| EXERCISE TEXT |
*** Begin section ***

An area that large numbers of people can easily drive to whenever they want and find parking wherever they please isn’t a “central city”. It’s an exurban outlet mall.
It appears that San Jose has figured out that the people who refuse to engage with a center-city area unless they can always haul their flabby asses into it in a nearly-empty car and easily park right at their destination are not going to be any use for actually revitalizing the center city anyway.
Another aspect here is that non-shared parking is just inefficient. Businesses have different needs at different times of day; you can use less land for the same capacity by just sharing the lots. Can’t do that when each business is required to have their own spaces.
Of course, in practice, when parking gets scarce, people tend to park where it’s available–in the nearest McDonalds or whatever. They all have signs about “parking is reserved for customers only”, so there’s a certain risk. Either way, it’s dumb. If you really must cater to car users, put in public lots and charge businesses proportionally.
Yes, tell those “flabby-assed” drivers to take their business elsewhere, and you can have a roaring success like Chicago’s State Street Mall and similar ventures in many other cities.
That’s not to say that the concept can’t work in certain circumstances, but showing contempt for suburban visitors and others for whom public transit is not a convenient and reliable option, is probably not a consistent recipe for municipal revitalization.
Part of me thinks that businesses should be able to decide for themselves how much parking they need, and if they put in too little, that’s their problem. But on the other hand… There’s a large… complex (not sure precisely what to call it-- In includes a dance club, multiple restaurants, recreational sports facilities, etc.) that was recently built near my place, without enough parking. My street used to have parking only on one side, and that used only occasionally, but any more, on a Friday night, there’s bumper to bumper parking on both sides. Which narrows the street enough that it’s very difficult to get traffic through both ways. Clearly, something should be done about that, though I’m not sure what.
Very true. When I lived in Montana, my church co-owned a parking lot with the bank next door, since there was almost no overlap in the usage patterns.
Apologies If I missed it, but I think nobody here has talked about the reality that municipal governments have constituencies. Let’s look at it from their pov.
Who complains to/puts pressure on/wants attention from government? Everybody. By definition everybody will have differing, competing, and contradictory demands.
Businesses always want to maximize access to their businesses at the least cost to themselves. Neighborhoods always want to maximize openness and access. Car-owners want freedom to move their cars. Non-owners want public transit to be convenient. Everybody wants the costs of maintenance pushed off onto others.
How these get balanced is the definition of local politics. Businesses used to win almost all the time until neighborhoods learned to unionize. Nobody calls it that, but that’s what happened when they started banding into pressure groups. Turns out that concentrations of locals beat individual businesses and citywide Chambers of Commerce. But when businesses start going under the nervousness spreads across groups.
Minimum parking requirements started as a way to appease across groups. They make some sense. An animal grooming business obviously attracts fewer customers per square foot than a restaurant so doesn’t need as many parking spaces. Everything else means that somebody wins and somebody loses.

*** End section ***

| PARTS OF THE EXERCISE |
**A)** Reproduce the portion of the parking comments that starts at "Part of me thinks" and ends at "the usage patterns.".
**B)** Pick up the parking comments after their final sentence and keep the discussion going.

| DATA EXCERPT |
*** Begin section ***

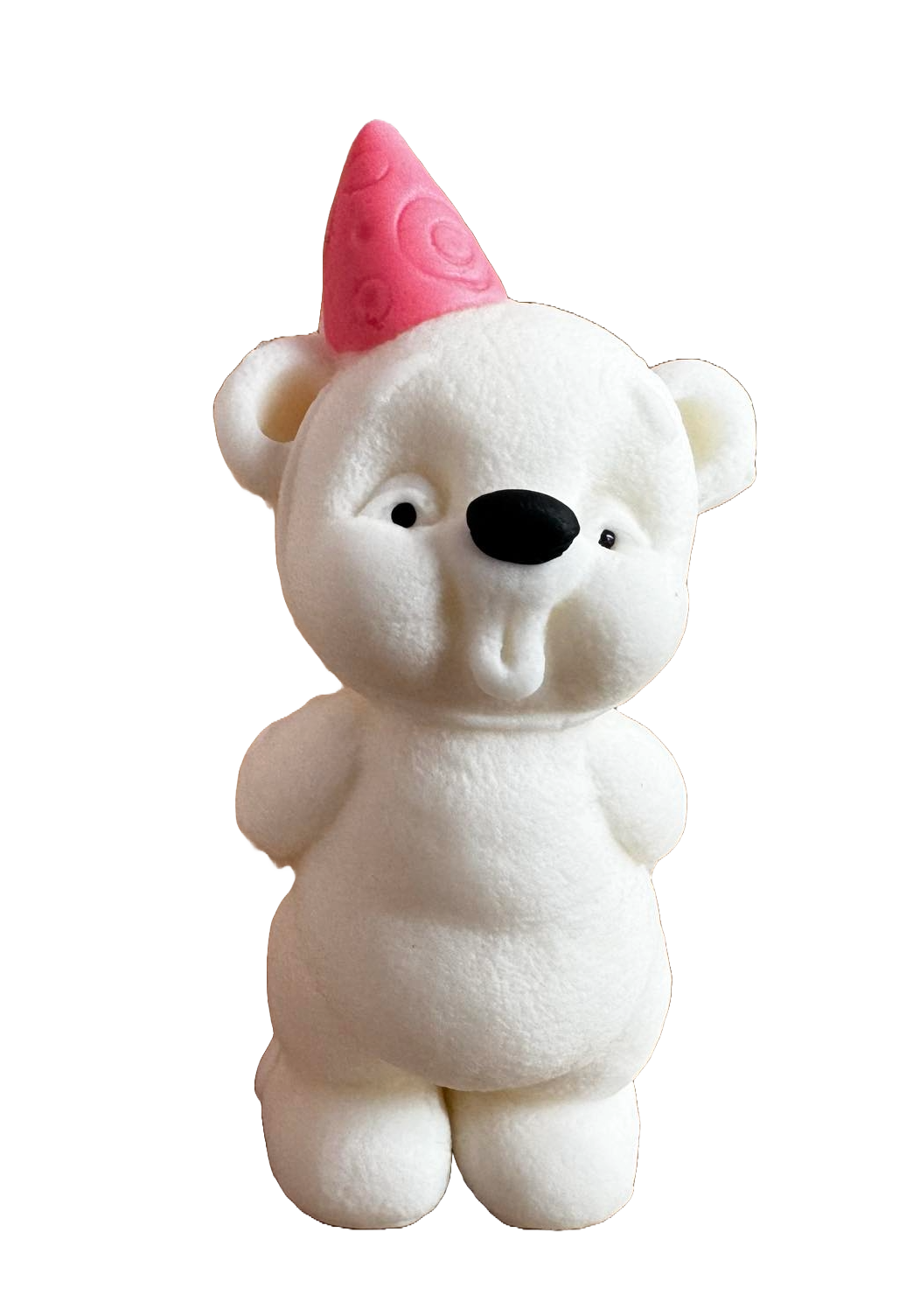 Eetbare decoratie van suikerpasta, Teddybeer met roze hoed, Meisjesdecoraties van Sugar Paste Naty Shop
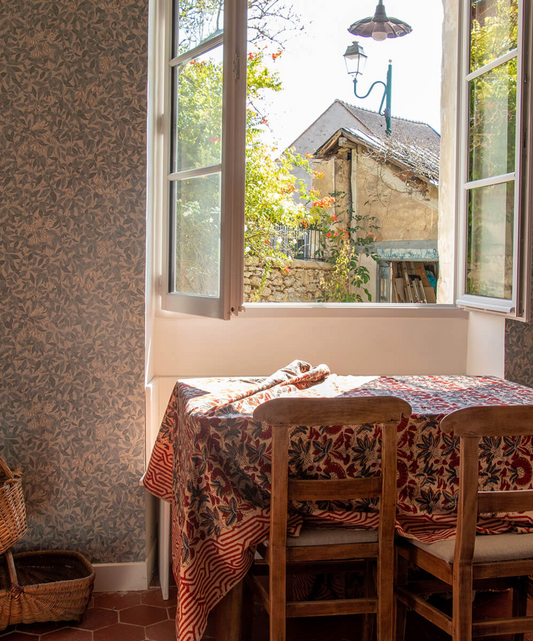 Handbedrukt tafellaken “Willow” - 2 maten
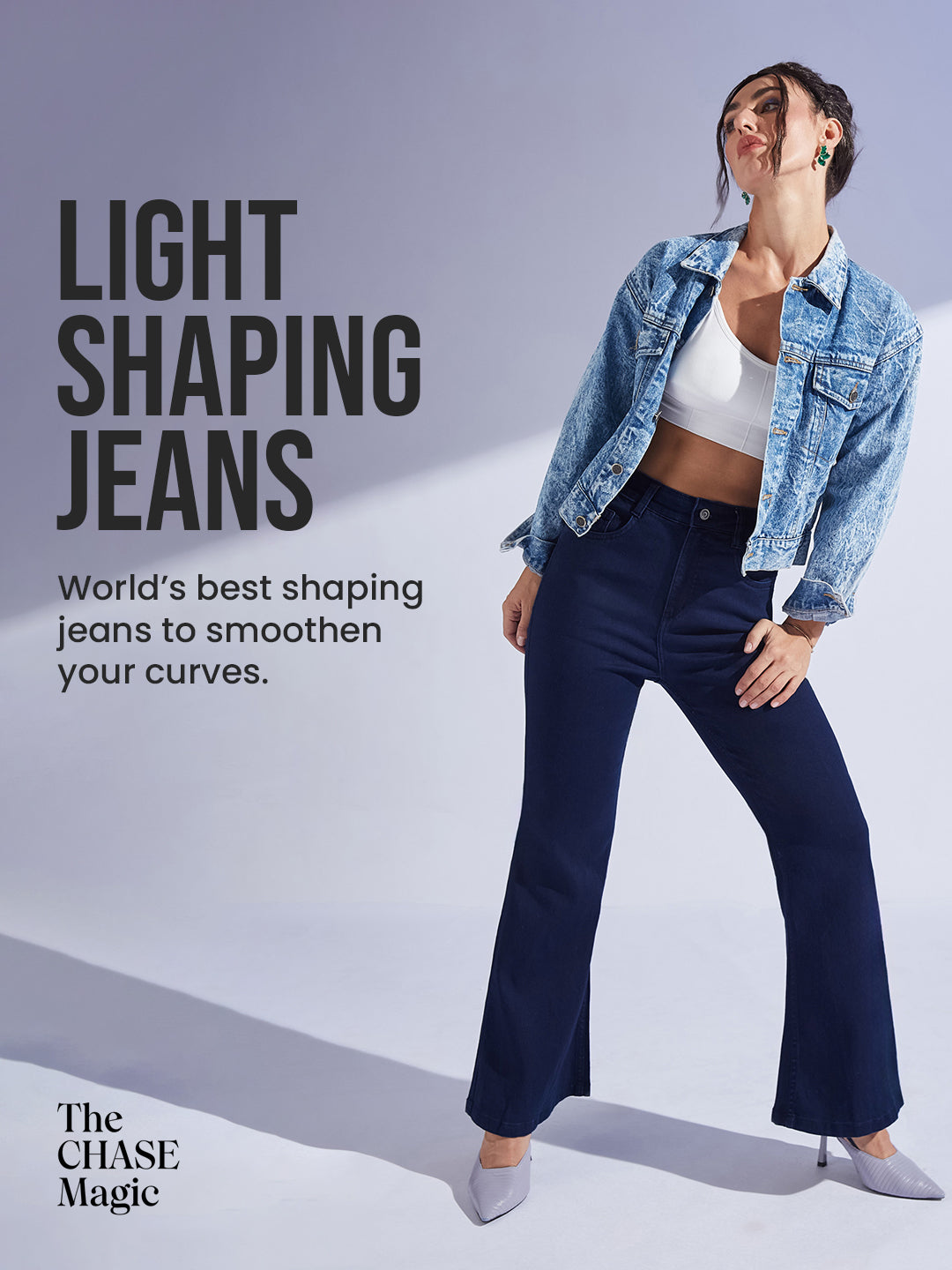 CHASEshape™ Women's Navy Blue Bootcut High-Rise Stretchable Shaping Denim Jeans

*** End section ***

| EXERCISE RESPONSES |
**A)**
Part of me thinks that businesses should be able to decide for themselves how much parking they need, and if they put in too little, that’s their problem. But on the other hand… There’s a large… complex (not sure precisely what to call it-- In includes a dance club, multiple restaurants, recreational sports facilities, etc.) that was recently built near my place, without enough parking. My street used to have parking only on one side, and that used only occasionally, but any more, on a Friday night, there’s bumper to bumper parking on both sides. Which narrows the street enough that it’s very difficult to get traffic through both ways. Clearly, something should be done about that, though I’m not sure what.
Very true. When I lived in Montana, my church co-owned a parking lot with the bank next door, since there was almost no overlap in the usage patterns.

**B)**
The notion that society collectively has interests that can’t be expressed by local groups is relatively new. Our auto culture developed before that notion became widespread. Both cities and suburbs are the result of responding to local interests. People are now trying to turn the world upside-down and reverse decades of car-related decisions for the benefit of society at large. Maybe we shouldn’t be totally surprised that success is sporadic.
I lived in San Jose for over 20 years and this *endless empty parking lots" you talk about must have been in another dimension or reality. I was also a City Commissioner for almost 20 years.
San Jose’s mass transit is a joke. I mean, I have seen worse, but the Light rail is surface in the downtown etc areas, which means it crawls. And it doesn’t even go to the airport (the airport lobbied against light rail as they needed the parking $$).
Other than the dead Downtown, no part of SJ is walkable.
San Jose has already killed it’s Downtown in order to help the Super Mall. No parking, and flocks of meter maids who swoop also. I lived there.
Oddly, they have done this- there is not enuf parking at…BART. In other words, you can’t get to BART to take mass transit. So stupid.
I suspect he thinks that San Jose is a lot smaller than it is.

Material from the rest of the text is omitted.